Upit: Musical game challenge
$5000 in prizes! Try your luck with one of my favorite forward looking gen AI gaming platforms.
One of my favorite entrants in the world of AI-supported game creation is Upit, the newest creation by FRVR, who have made innovative HTML5 games for many years. They always understood the importance of distribution, and understand that AI code generation will make this even more critical. They are running a contest to make a music game, and I thought I would use AI to try my luck.
First I went to Claude to prompt for some ideas. All of its recommendations were quite good, and I picked number 2: "Rhythm Heist." I prompted with the contest rules and this is what it suggested:
1. "Face Conductor" - Musical Chaos Through Facial Control
A FaceKit-powered orchestral chaos game where players use facial expressions and head movements to conduct a virtual orchestra. Raise eyebrows to increase tempo, smile to add brightness/major keys, frown for minor/dramatic sections, and head tilts to balance left/right audio channels. The twist: you're conducting multiple orchestra sections simultaneously while trying to match increasingly complex musical pieces.
2. "Rhythm Heist" - Stealth Action Synced to Beat
A stealth-action game where every movement, jump, and action must be perfectly timed to the beat of dynamically generated music. You play as a master thief infiltrating various locations (nightclub, concert hall, recording studio), and the environment's music changes based on your proximity to guards and objectives. Miss the beat and you make noise, alerting enemies.
3. "Synesthetic City" - Visual Music Exploration
An open-world exploration game where an entire city's architecture, weather, and inhabitants change dynamically based on the music you choose to play. Each district represents a different genre - the Industrial District pulses with electronic beats and neon transforms with the bass, the Classical Quarter has buildings that grow and morph with orchestral swells, and the Jazz Alley features improvisational architecture that shifts unpredictably.

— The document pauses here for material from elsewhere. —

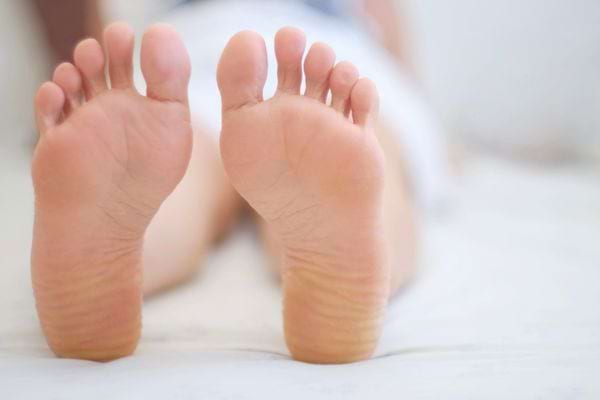 Deux pieds nus reposant sur un lit blanc, vus de près.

It then generated a lengthy markdown file specifying visuals, mechanics, progression, controls etc. As a checklist/design doc, it looked pretty good.
I copy and pasted this into Upit and it generated 700 lines of code, which unfortunately resulted in a game that instantly ended on launch.
I asked it to fix the code so the game started. Again, no luck.
I prompted it to look at the code and see what’s wrong. This was promising, and it believed the issue is that the position of the player and the guard is such that it instantly triggers the “game over” condition. I ask explicitly for it to fix this.
## Summary **The game ends instantly because the player’s starting position is inside a guard’s vision cone. On the first beat, the detection logic runs and triggers a game over before the player can act.**
--- If you’d like, I can help you analyze the level data and suggest a safe starting position for the player, or help you adjust the guard vision logic so the player isn’t detected on the very first beat!
The next issue is that the controls are touch screen only. I ask it about testing on mobile, and it has a nice publish to web experience that is a little hard to find. Unfortunately, the game does not render at all on mobile web.
I ask it about this and it adjusts some start conditions, but then the game begins to instantly crash on desktop web again. It fixes this by removing a semi-colon, but the instant “game over” condition is back. The game never renders on mobile. I run out of time.
Epilogue
This is a new system and there are still issues to resolve. Upit.com has really fun games, and people with a deeper development background than mine are showing just how good the content can be.
One interesting comparison between Upit and Unity, is that both promise to make game development easier, but Unity focused on many of the upfront barriers — it was easy to get a world up and running, populate it with assets, physics, and have a basic scenario you could start to play around with. With Upit I find myself dealing with basics — why does it not initialize? Why does it instantly end? How do I test it to see if the controls are working? — and not the fun stuff you want (theme, level design, tuning, etc.)
Regardless, I’ll try again and recommend people try the system and enter the competition!